§ ОТРЫВОК:
● ● ● ●

Как растить детей в мире, который к тебе повернулся спиной?
Я сангвиник и оптимист. Меня растили с непоколебимой советской уверенностью в светлом будущем.
Во все тяжелые моменты безденежья, болезней, жалкой части от полагавшихся алиментов, развала издательства «Прогресс», кризисов моя мама всегда была совершенно уверена, что вот совсем уже скоро, еще чуть-чуть, и все поменяется.
Конечно, зарплаты в вузах, совсем чуть-чуть, и будут как профессорские во всем мире. Конечно, та собачка на улице выжила, ты что, так и говорят же: «заживет как на собаке». Безвременные смерти молодых — да, но вот тут же нарушил правила дорожного движения, не просто так.
На самом деле, все хорошо.
Потеряв мужа, Наташкиного папу в ее 6 месяцев, я долго и отчаянно билась над тем… как ей рассказывать о том, что этот мир хороший, если он совсем не кажется мне хорошим.
Если любое счастье может просто так разрушиться в считанные секунды. Если нож в спину и полный крах твоего картонного домика может произойти всегда. И что «долго и счастливо» может быть просто несостоявшейся иллюзией.
Я не ждала, когда мне станет лучше. И не хотела, чтобы становилось лучше. Вот если смерть отменят, перемотают пленку назад и будет все как раньше — да, на такое лучше я согласна. А все эти «жизнь продолжается», «надо жить», «ребенок живет, и надо ради нее, поэтому…» — это хороший способ психологической защиты, но… мне он был не нужен.

● ● ● ●

§ ЧТО СДЕЛАТЬ: Продолжите отрывок о том, как растить детей в мире, который повернулся к тебе спиной. Начните сразу после его последнего предложения.

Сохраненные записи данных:
● ● ● ●

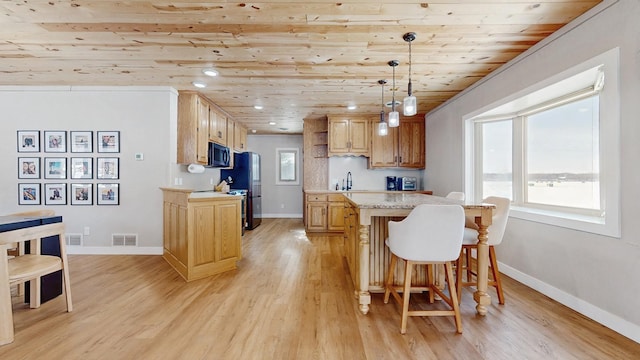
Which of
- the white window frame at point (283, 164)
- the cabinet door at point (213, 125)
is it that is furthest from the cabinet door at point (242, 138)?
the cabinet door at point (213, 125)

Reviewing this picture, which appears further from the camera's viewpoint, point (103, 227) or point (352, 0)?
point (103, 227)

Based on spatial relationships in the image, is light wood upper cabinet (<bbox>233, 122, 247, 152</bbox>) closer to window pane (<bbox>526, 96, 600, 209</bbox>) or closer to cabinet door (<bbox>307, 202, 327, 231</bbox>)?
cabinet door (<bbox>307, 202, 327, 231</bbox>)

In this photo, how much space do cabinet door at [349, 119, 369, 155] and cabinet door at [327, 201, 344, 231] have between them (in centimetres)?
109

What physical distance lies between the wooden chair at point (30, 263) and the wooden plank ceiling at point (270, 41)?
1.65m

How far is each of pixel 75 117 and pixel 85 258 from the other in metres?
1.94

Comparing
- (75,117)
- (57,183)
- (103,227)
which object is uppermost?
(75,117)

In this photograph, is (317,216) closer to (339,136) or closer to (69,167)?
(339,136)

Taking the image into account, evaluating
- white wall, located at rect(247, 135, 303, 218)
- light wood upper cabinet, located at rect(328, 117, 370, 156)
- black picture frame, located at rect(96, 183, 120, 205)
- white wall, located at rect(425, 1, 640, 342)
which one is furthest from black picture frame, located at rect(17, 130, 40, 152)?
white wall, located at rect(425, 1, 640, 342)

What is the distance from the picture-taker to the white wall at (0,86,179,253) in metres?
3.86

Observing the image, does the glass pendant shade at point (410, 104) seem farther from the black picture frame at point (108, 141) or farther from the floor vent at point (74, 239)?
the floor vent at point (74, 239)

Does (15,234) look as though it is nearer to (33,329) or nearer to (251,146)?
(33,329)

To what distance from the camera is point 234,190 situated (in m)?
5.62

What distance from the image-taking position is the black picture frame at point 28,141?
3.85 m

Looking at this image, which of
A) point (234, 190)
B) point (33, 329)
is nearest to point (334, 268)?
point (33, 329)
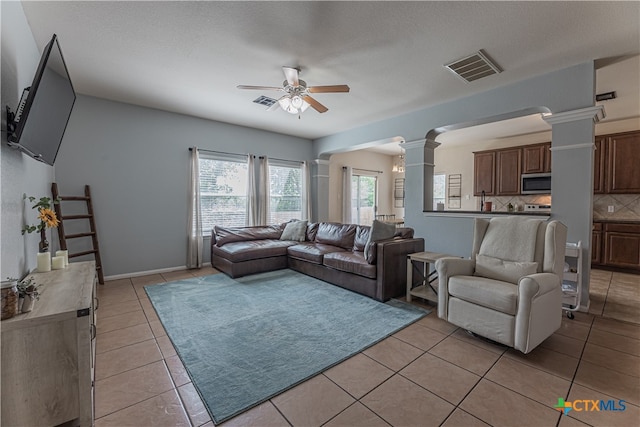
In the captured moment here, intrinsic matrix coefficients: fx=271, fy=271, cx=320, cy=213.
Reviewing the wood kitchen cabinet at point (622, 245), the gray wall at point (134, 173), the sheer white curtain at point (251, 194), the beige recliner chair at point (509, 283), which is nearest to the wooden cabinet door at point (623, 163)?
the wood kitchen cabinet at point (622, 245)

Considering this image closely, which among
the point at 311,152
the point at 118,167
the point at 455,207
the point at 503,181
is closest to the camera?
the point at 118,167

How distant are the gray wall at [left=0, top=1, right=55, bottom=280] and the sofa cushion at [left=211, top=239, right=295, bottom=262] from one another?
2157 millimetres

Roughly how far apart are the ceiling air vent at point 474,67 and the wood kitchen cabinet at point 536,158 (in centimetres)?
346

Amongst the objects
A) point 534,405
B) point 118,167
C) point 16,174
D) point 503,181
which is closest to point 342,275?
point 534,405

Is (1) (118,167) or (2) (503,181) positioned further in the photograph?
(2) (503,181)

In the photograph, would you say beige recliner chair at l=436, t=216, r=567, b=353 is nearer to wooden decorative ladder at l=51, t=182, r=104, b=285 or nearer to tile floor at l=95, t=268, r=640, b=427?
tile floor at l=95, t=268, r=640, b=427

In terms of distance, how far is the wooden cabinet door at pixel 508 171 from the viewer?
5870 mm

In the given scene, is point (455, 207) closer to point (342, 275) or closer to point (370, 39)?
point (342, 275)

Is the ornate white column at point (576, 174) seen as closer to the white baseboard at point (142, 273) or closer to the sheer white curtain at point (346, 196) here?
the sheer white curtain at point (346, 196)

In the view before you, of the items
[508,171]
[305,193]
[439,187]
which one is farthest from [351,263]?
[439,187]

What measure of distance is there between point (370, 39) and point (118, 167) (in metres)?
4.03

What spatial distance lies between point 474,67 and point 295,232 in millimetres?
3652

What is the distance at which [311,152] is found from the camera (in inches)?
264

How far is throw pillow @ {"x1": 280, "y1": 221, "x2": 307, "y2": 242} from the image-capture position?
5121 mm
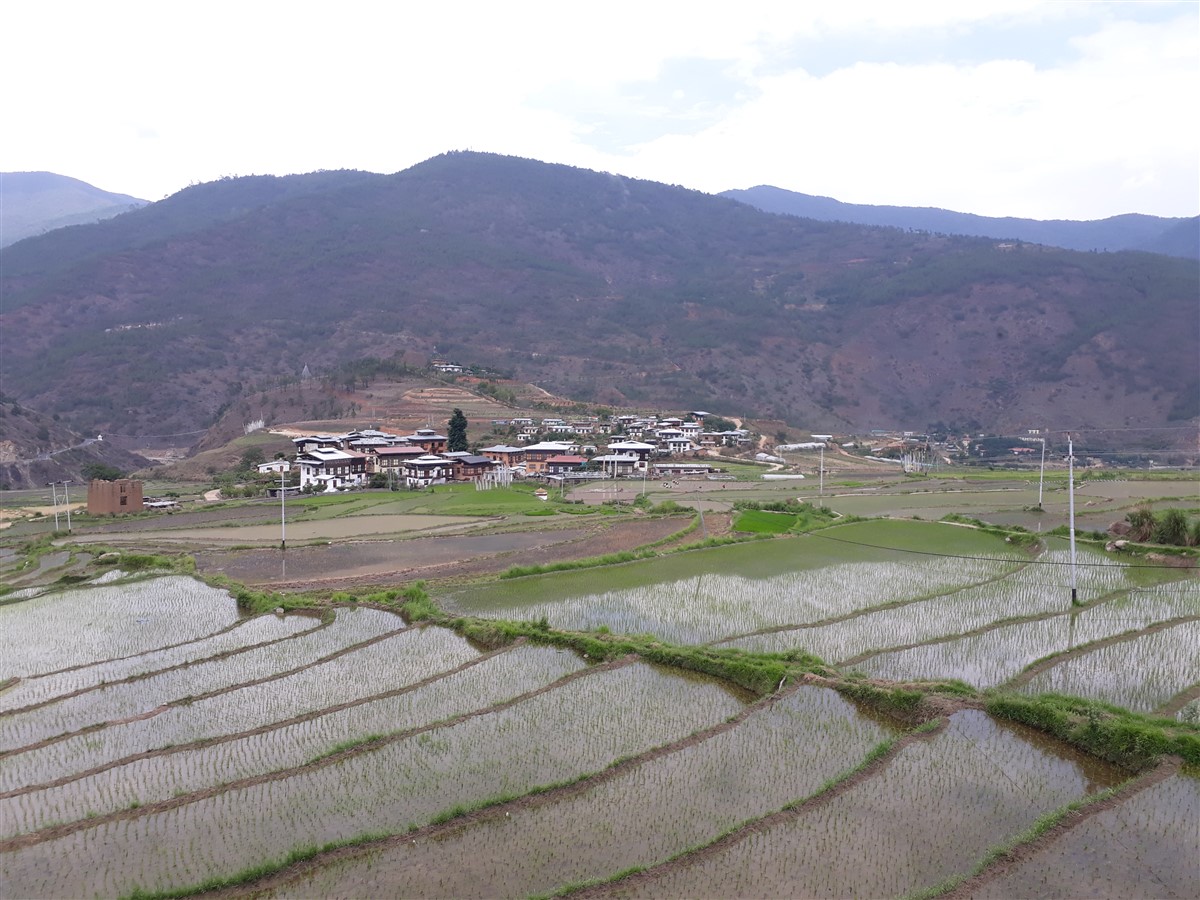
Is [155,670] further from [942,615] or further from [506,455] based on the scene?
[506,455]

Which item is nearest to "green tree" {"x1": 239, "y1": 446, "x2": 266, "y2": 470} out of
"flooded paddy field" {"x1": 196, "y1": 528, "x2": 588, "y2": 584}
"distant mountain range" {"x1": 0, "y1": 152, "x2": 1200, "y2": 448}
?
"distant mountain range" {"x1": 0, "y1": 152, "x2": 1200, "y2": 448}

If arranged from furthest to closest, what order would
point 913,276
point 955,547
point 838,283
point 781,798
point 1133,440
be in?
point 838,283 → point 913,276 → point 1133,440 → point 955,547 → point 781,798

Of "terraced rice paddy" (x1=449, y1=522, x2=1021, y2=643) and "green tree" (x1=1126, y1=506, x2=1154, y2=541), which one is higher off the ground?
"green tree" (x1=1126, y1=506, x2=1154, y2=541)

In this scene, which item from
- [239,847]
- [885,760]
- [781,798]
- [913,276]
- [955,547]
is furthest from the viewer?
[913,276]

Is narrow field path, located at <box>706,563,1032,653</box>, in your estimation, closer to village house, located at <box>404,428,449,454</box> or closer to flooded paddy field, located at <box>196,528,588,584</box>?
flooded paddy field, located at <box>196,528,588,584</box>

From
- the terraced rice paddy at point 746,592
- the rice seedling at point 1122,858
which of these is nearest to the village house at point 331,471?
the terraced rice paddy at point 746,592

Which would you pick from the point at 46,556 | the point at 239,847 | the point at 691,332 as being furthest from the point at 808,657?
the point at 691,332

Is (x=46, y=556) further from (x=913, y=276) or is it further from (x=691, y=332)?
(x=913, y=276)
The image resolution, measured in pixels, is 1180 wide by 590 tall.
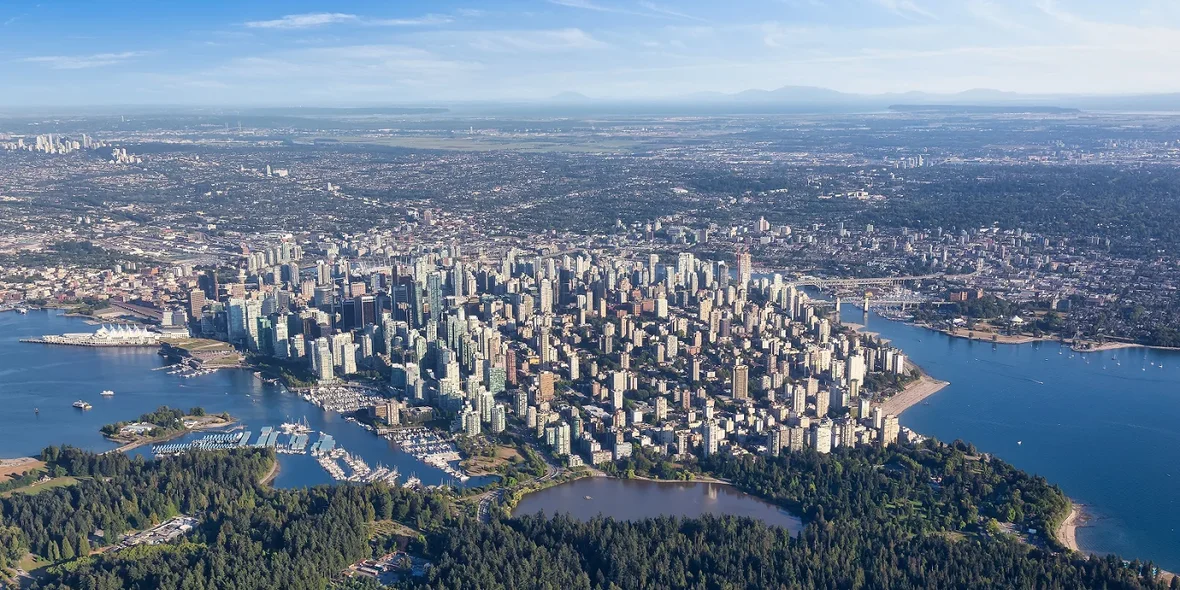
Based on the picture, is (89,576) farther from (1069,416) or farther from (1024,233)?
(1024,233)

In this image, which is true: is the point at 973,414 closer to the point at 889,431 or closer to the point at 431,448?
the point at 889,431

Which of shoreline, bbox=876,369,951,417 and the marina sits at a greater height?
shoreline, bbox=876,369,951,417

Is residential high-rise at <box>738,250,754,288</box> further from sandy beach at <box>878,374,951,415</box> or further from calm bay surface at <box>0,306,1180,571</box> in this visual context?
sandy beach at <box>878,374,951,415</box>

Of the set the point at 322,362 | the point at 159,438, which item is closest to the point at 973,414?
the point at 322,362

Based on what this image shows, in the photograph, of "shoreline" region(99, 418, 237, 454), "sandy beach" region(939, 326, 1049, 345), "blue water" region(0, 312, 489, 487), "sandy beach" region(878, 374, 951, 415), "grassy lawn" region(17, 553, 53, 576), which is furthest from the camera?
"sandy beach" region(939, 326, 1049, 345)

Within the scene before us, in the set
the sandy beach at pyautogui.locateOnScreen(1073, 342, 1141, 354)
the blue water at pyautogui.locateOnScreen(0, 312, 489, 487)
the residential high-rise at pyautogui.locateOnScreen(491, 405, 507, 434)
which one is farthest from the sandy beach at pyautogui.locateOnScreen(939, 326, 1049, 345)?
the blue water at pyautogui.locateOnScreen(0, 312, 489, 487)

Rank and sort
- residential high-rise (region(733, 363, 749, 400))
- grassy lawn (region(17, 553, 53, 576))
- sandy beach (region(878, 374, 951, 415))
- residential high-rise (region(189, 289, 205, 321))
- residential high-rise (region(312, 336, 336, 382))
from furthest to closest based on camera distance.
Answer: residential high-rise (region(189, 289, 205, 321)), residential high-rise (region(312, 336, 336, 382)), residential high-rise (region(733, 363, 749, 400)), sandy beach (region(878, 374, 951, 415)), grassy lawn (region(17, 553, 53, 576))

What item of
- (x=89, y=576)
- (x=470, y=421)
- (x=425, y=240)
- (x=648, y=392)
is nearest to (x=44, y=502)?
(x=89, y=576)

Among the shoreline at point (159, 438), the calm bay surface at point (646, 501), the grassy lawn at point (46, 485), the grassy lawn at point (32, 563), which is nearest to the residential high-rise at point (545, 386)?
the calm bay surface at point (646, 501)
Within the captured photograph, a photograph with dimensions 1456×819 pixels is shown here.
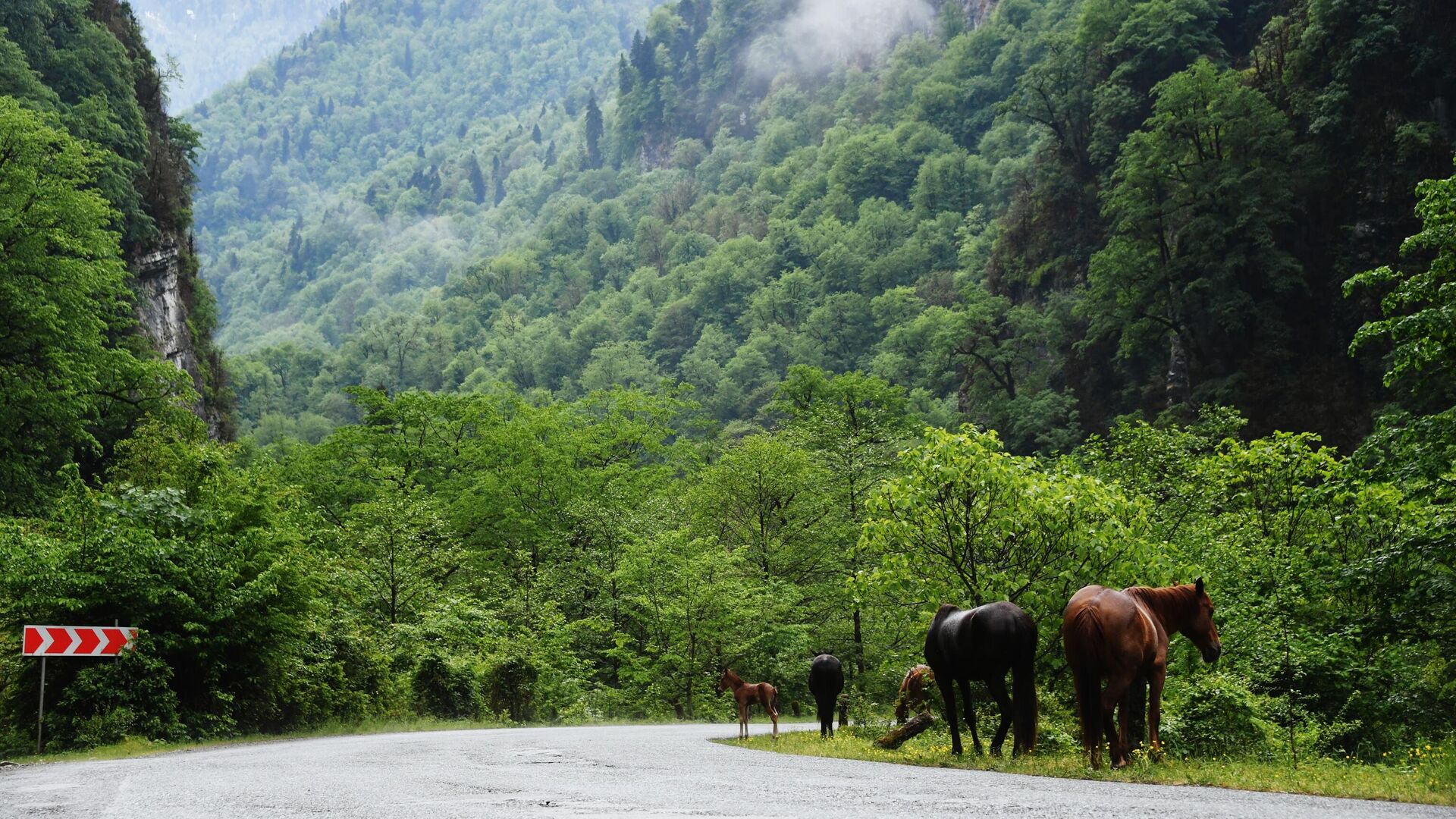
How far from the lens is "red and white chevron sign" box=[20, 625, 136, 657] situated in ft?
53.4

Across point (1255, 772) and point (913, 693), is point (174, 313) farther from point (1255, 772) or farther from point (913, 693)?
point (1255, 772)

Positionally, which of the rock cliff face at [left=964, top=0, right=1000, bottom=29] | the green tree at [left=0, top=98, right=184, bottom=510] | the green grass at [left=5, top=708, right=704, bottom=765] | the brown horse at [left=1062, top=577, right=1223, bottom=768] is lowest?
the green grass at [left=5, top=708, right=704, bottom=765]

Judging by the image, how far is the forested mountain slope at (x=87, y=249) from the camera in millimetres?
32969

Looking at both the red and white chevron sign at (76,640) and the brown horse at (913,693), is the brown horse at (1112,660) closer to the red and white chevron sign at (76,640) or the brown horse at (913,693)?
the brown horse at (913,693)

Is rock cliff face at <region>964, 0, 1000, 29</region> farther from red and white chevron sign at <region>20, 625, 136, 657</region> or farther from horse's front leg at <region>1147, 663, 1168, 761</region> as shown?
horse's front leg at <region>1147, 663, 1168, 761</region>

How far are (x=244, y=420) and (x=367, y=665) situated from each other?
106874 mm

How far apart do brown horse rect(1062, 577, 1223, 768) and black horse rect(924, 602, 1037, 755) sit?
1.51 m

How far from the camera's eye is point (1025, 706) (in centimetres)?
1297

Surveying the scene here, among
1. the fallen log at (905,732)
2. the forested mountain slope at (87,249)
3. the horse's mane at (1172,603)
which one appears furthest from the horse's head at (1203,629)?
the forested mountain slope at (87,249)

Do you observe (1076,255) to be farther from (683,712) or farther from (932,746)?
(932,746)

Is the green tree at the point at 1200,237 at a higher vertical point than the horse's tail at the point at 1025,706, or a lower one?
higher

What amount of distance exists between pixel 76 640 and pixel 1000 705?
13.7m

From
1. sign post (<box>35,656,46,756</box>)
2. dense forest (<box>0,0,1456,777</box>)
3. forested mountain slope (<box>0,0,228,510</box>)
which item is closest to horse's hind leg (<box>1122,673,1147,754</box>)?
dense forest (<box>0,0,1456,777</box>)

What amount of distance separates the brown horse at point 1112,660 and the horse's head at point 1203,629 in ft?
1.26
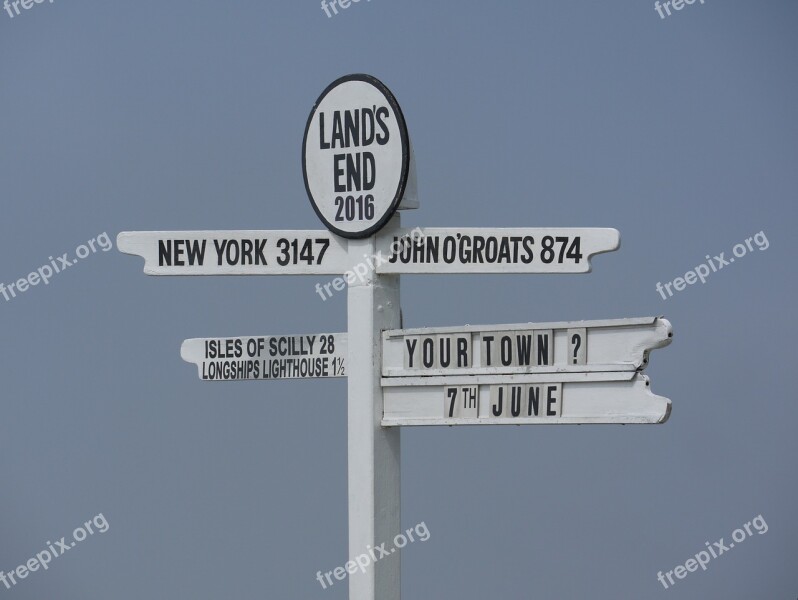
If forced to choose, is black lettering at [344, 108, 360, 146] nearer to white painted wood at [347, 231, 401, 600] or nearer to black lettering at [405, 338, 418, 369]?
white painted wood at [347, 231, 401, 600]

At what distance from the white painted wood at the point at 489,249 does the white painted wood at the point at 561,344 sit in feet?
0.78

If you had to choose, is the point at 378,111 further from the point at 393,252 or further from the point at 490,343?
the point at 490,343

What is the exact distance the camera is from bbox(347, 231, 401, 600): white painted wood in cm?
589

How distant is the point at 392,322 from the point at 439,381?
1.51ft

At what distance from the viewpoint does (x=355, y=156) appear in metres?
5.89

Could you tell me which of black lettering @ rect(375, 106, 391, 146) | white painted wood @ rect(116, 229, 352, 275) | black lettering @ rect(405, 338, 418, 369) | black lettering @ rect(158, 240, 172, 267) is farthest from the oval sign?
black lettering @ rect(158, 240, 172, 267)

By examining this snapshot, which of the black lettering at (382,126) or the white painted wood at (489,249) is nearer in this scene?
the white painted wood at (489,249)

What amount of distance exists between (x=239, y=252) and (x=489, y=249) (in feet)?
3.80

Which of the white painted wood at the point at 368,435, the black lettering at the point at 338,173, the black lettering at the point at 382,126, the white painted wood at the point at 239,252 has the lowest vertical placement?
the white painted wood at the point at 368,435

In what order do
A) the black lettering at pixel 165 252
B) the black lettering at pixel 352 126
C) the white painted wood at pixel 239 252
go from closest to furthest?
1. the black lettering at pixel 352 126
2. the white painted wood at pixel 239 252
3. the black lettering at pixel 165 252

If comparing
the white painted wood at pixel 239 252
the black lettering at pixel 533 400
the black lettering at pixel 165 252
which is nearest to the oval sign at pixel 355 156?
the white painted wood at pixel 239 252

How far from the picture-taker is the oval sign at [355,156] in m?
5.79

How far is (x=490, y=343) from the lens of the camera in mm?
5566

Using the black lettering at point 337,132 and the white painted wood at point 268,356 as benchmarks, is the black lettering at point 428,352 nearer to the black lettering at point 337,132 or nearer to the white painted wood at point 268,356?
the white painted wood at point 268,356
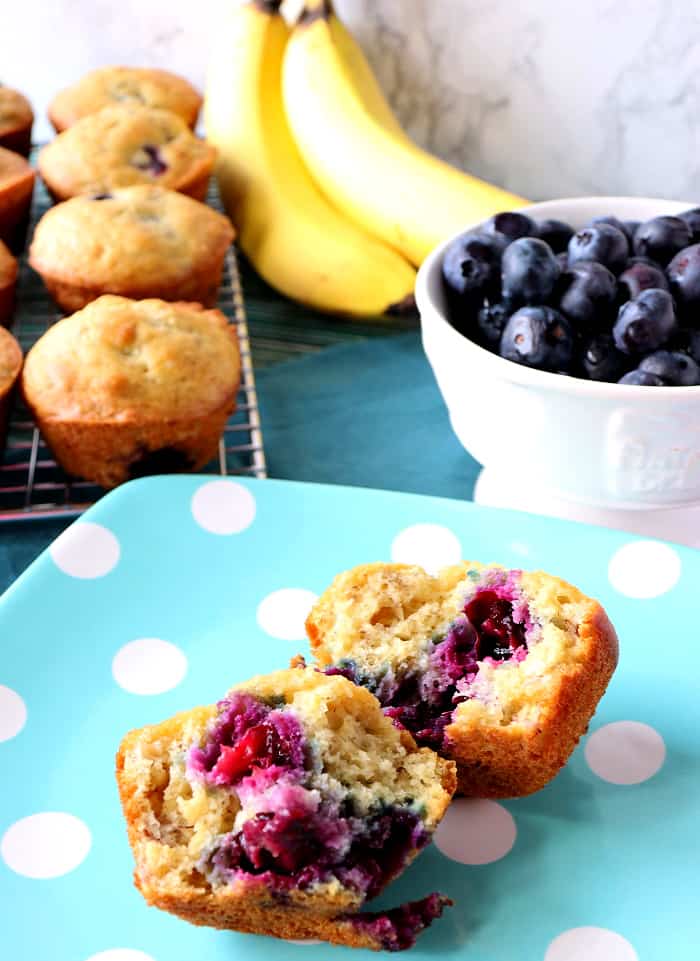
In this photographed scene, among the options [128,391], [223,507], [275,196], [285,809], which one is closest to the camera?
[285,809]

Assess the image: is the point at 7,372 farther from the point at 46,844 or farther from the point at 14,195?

● ● ● ●

§ ОТВЕТ:
Могу ли я сказать ей, что мир благ?
И могу ли не сказать?
Ведь как иначе рассказать о том, каким счастьем была всегда она для нас?
И вот твой мир стал черно-белым. Как рассказать ребенку о том, что он цветной?
Что он хотя бы был цветным.
Надо ли рассказывать? Цветной ли он, кстати?
…Я не скрывала от Наташи горя. Ни в 6 месяцев, ни в год, ни в два. Я плакала при ней и говорила, о чем я плачу. Не очень часто, но это было. И до сих пор иногда мы с ней об этом плачем, уже вместе.
…Однажды я спросила себя: какие воспоминания она напишет о своем детстве?
«Мой папа рано умер, мама потеряла смысл жизни, и с тех пор наша жизнь стала одинокой и черной?» Или: «Мой папа рано умер, мы очень о нем горевали, но мама хорошо растила меня и мы были классные дружные девчонки?»
Это было самое результативное из всего, кстати.
Неважно, что я, важно, как вспомнит она. (Эта фотография мне тогда казалась бессмысленной — какая семейная съемка, семьи же нет давно… Но есть весточка о том, что мы были сильными девочками.)
…Я тут хотела написать, что я делала все, как если бы мой мир был цветным. И иногда только тебе понятно, что ты танцуешь на протезе (метафора), и со стороны кажется, что у тебя все хорошо. А ты одна знаешь, что не очень хорошо.
Но это совсем не про «ну ладно, жизнь продолжается, поехали в аквапарк сегодня».
Не стыдно за боль.
Не стыдно про это говорить.
Не страшно, что подумают.
Я не рассказываю про «все хорошо, прекрасная маркиза». Не скрывать от ребенка сложности жизни. Никаких «делай раз и будет светлое будущее».
Не все выздоравливают.
Не всех спасают.
Не все классно. Да, можно плакать, давай вместе.
Я не рассказываю ничего специально, у меня нет пятиминуток «весь кошмар за сегодняшний день, садись и слушай», но если встретились лицом к лицу — говорим.
Да, я все хотела сделать не так.
Хотела, чтобы у нее был отец, который бы ее правда любил, а не звонил четыре раза в год, как мне. И так и вышло, не знаю, можно ли любить ребенка больше, чем Толик любил Наташу.
А получилось, что если хотя бы просто четыре раза в год звонил — уже было бы неплохо.
Мы не хотели так.
Мы не выбирали так.
И мы говорим об этом.
…Делать то, что он считал важным.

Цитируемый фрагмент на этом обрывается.